Your task is to reproduce the listing exactly, without its images.

BEGIN

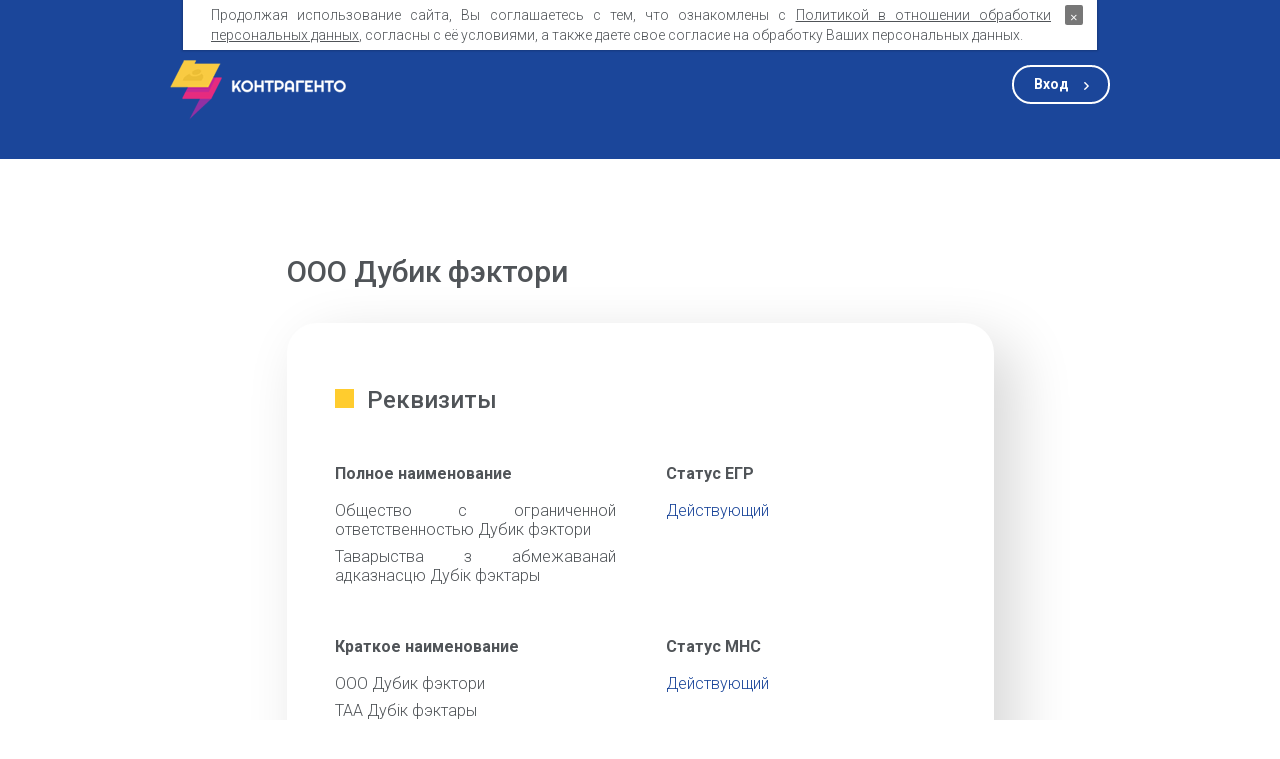

--- FILE ---
content_type: image/svg+xml
request_url: https://contragento.by/assets/images/arrow-white.svg
body_size: 517
content:
<?xml version="1.0" encoding="utf-8"?>
<!-- Generator: Adobe Illustrator 23.0.2, SVG Export Plug-In . SVG Version: 6.00 Build 0)  -->
<svg version="1.1" id="Слой_1" xmlns="http://www.w3.org/2000/svg" xmlns:xlink="http://www.w3.org/1999/xlink" x="0px" y="0px"
	 viewBox="0 0 4.8 8" style="enable-background:new 0 0 4.8 8;" xml:space="preserve">
<style type="text/css">
	.st0{fill:#FFFFFF;}
</style>
<path class="st0" d="M3.1,4L0.2,6.7c-0.3,0.3-0.3,0.7,0,1c0.3,0.3,0.7,0.3,1,0l3.4-3.3C4.8,4.4,4.8,4.2,4.8,4c0-0.2-0.1-0.4-0.2-0.5
	L1.2,0.2C1.1,0.1,0.9,0,0.7,0C0.5,0,0.3,0.1,0.2,0.2c-0.3,0.3-0.3,0.8,0,1L3.1,4z"/>
</svg>
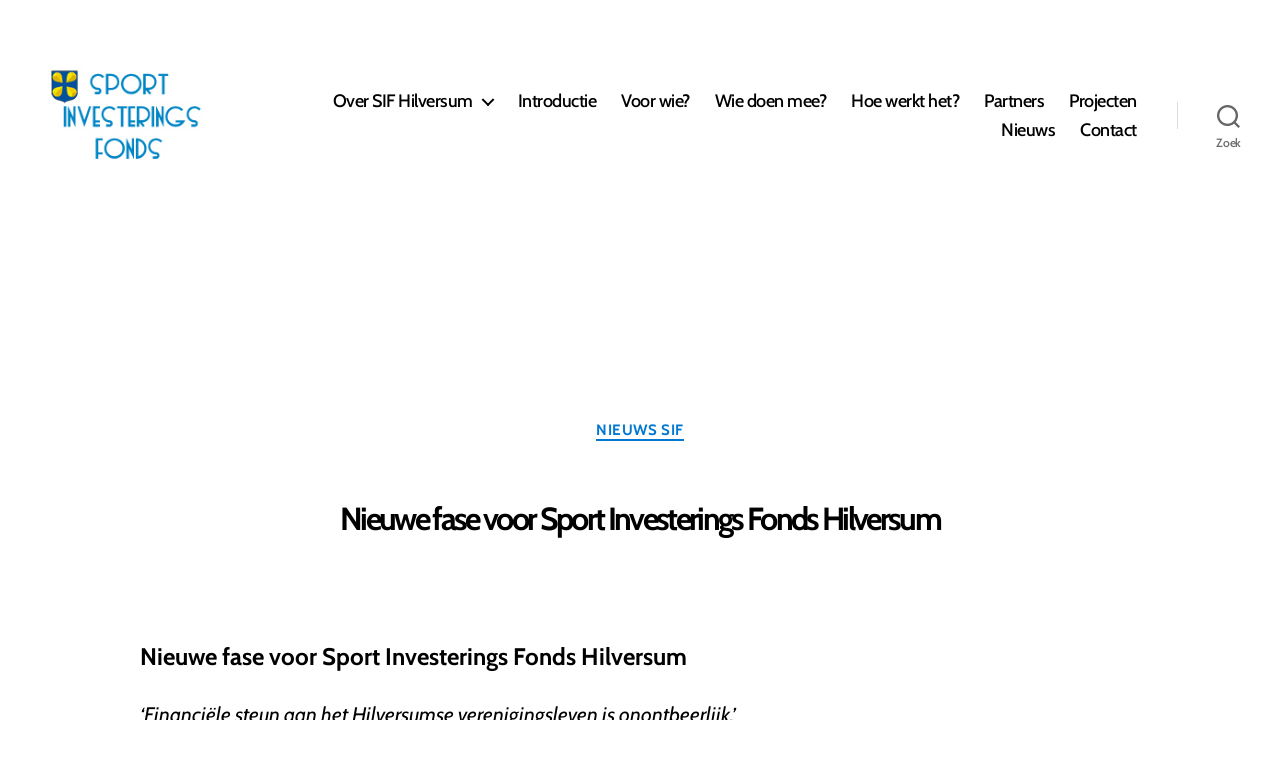

--- FILE ---
content_type: text/css
request_url: https://sifhilversum.nl/wp-content/themes/twentytwenty-child/style.css?ver=1.0.0
body_size: 1018
content:
 /*
 Theme Name:   Twenty Twenty Child
 Theme URI:    https://www.sifhilversum.nl/twentytwenty-child/
 Description:  Twenty Twenty Child Theme
 Author:       Adrielle Heldoorn
 Author URI:   https://uwwebidee.nl
 Template:     twentytwenty
 Version:      1.0.0
 License:      GNU General Public License v2 or later
 License URI:  http://www.gnu.org/licenses/gpl-2.0.html
 Text Domain:  twentytwenty-child
*/

@import url("../twentytwenty/style.css");

/* =Start From Here
-------------------------------------------------------------- */

/*Wijziging*/

.site-logo img {
max-height: 19rem;
margin: 0 auto;
width: auto;
}

.singular .entry-header {
		padding: 0rem 0;
	}
/*Content width*/

.entry-content > *:not(.alignwide):not(.alignfull):not(.alignleft):not(.alignright):not(.is-style-wide) {
    max-width: 100rem;
    width: calc(100% - 4rem);
}

/* End content width*/

.site-description {
  display: none;
  color: #5b9dd9;
  font-weight: normal;
	font-size: 2.25rem;
}

a {
	color: #cd2653;
	text-decoration: none;
}

a:hover {
text-decoration: underline;
}

.site-header.featured-image .site-branding .site-title, .site-header.featured-image .site-branding .site-description, .site-header.featured-image .main-navigation a:after, .site-header.featured-image .main-navigation .main-menu li.menu-item-has-children:after, .site-header.featured-image .main-navigation li, .site-header.featured-image .social-navigation li, .site-header.featured-image .entry-meta, .site-header.featured-image .entry-title {
    color: #0073aa;
}

.archive-title {display: none; } 

.not-found .page-title, .error-404 .page-title, .has-larger-font-size, h1 {
    display: none;
}

.entry-title a {font-size: 0.5em;}


.site-title a {
	display: none;
}

body.page .entry .entry-content > *, .entry .entry-summary > * {
max-width: none;
}

body.single-post .entry .entry-content > * {
max-width: none;
}


/*Background and color submenu*/

body:not(.overlay-header) .primary-menu ul {
 	background-color: #2bb7f3 !important;
	opacity: 0.7;
}

.primary-menu ul::after {
	border: 0.8rem solid transparent;
	border-bottom-color: #2667f3;
	right: 1.8rem;
}

.modal-menu ul li a {
    color: #cd2653;
}

/*Main menu color*/

.main-navigation .main-menu li a {
  font-weight: 700;
  color: #0073aa;
  margin-right: 1.2rem;
}

.main-navigation .main-menu li a + svg {
  margin-right: 1.2rem;
}


/*Toggle */

#site-header .toggle, .menu-modal .toggle {
    color: #666 !important;
}


/*Hoogte featered image*/
.site-header.featured-image {
   min-height: 20vh;
margin-bottom: -1rem;
}

.imprint{
	display:none;
}

.site-header.featured-image .main-navigation a, .site-header.featured-image .main-navigation a + svg, .site-header.featured-image .social-navigation a, .site-header.featured-image .site-title a, .site-header.featured-image .site-featured-image a {
    color: #01509f;
    transition: opacity 110ms ease-in-out;
}

/*footer*/

.powered-by-wordpress a {
    display:none;
}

END

Solution:
--- FILE ---
content_type: image/svg+xml
request_url: https://contragento.by/assets/images/arrow-white.svg
body_size: 517
content:
<?xml version="1.0" encoding="utf-8"?>
<!-- Generator: Adobe Illustrator 23.0.2, SVG Export Plug-In . SVG Version: 6.00 Build 0)  -->
<svg version="1.1" id="Слой_1" xmlns="http://www.w3.org/2000/svg" xmlns:xlink="http://www.w3.org/1999/xlink" x="0px" y="0px"
	 viewBox="0 0 4.8 8" style="enable-background:new 0 0 4.8 8;" xml:space="preserve">
<style type="text/css">
	.st0{fill:#FFFFFF;}
</style>
<path class="st0" d="M3.1,4L0.2,6.7c-0.3,0.3-0.3,0.7,0,1c0.3,0.3,0.7,0.3,1,0l3.4-3.3C4.8,4.4,4.8,4.2,4.8,4c0-0.2-0.1-0.4-0.2-0.5
	L1.2,0.2C1.1,0.1,0.9,0,0.7,0C0.5,0,0.3,0.1,0.2,0.2c-0.3,0.3-0.3,0.8,0,1L3.1,4z"/>
</svg>

--- FILE ---
content_type: text/css
request_url: https://sifhilversum.nl/wp-content/themes/twentytwenty-child/style.css?ver=1.0.0
body_size: 1018
content:
 /*
 Theme Name:   Twenty Twenty Child
 Theme URI:    https://www.sifhilversum.nl/twentytwenty-child/
 Description:  Twenty Twenty Child Theme
 Author:       Adrielle Heldoorn
 Author URI:   https://uwwebidee.nl
 Template:     twentytwenty
 Version:      1.0.0
 License:      GNU General Public License v2 or later
 License URI:  http://www.gnu.org/licenses/gpl-2.0.html
 Text Domain:  twentytwenty-child
*/

@import url("../twentytwenty/style.css");

/* =Start From Here
-------------------------------------------------------------- */

/*Wijziging*/

.site-logo img {
max-height: 19rem;
margin: 0 auto;
width: auto;
}

.singular .entry-header {
		padding: 0rem 0;
	}
/*Content width*/

.entry-content > *:not(.alignwide):not(.alignfull):not(.alignleft):not(.alignright):not(.is-style-wide) {
    max-width: 100rem;
    width: calc(100% - 4rem);
}

/* End content width*/

.site-description {
  display: none;
  color: #5b9dd9;
  font-weight: normal;
	font-size: 2.25rem;
}

a {
	color: #cd2653;
	text-decoration: none;
}

a:hover {
text-decoration: underline;
}

.site-header.featured-image .site-branding .site-title, .site-header.featured-image .site-branding .site-description, .site-header.featured-image .main-navigation a:after, .site-header.featured-image .main-navigation .main-menu li.menu-item-has-children:after, .site-header.featured-image .main-navigation li, .site-header.featured-image .social-navigation li, .site-header.featured-image .entry-meta, .site-header.featured-image .entry-title {
    color: #0073aa;
}

.archive-title {display: none; } 

.not-found .page-title, .error-404 .page-title, .has-larger-font-size, h1 {
    display: none;
}

.entry-title a {font-size: 0.5em;}


.site-title a {
	display: none;
}

body.page .entry .entry-content > *, .entry .entry-summary > * {
max-width: none;
}

body.single-post .entry .entry-content > * {
max-width: none;
}


/*Background and color submenu*/

body:not(.overlay-header) .primary-menu ul {
 	background-color: #2bb7f3 !important;
	opacity: 0.7;
}

.primary-menu ul::after {
	border: 0.8rem solid transparent;
	border-bottom-color: #2667f3;
	right: 1.8rem;
}

.modal-menu ul li a {
    color: #cd2653;
}

/*Main menu color*/

.main-navigation .main-menu li a {
  font-weight: 700;
  color: #0073aa;
  margin-right: 1.2rem;
}

.main-navigation .main-menu li a + svg {
  margin-right: 1.2rem;
}


/*Toggle */

#site-header .toggle, .menu-modal .toggle {
    color: #666 !important;
}


/*Hoogte featered image*/
.site-header.featured-image {
   min-height: 20vh;
margin-bottom: -1rem;
}

.imprint{
	display:none;
}

.site-header.featured-image .main-navigation a, .site-header.featured-image .main-navigation a + svg, .site-header.featured-image .social-navigation a, .site-header.featured-image .site-title a, .site-header.featured-image .site-featured-image a {
    color: #01509f;
    transition: opacity 110ms ease-in-out;
}

/*footer*/

.powered-by-wordpress a {
    display:none;
}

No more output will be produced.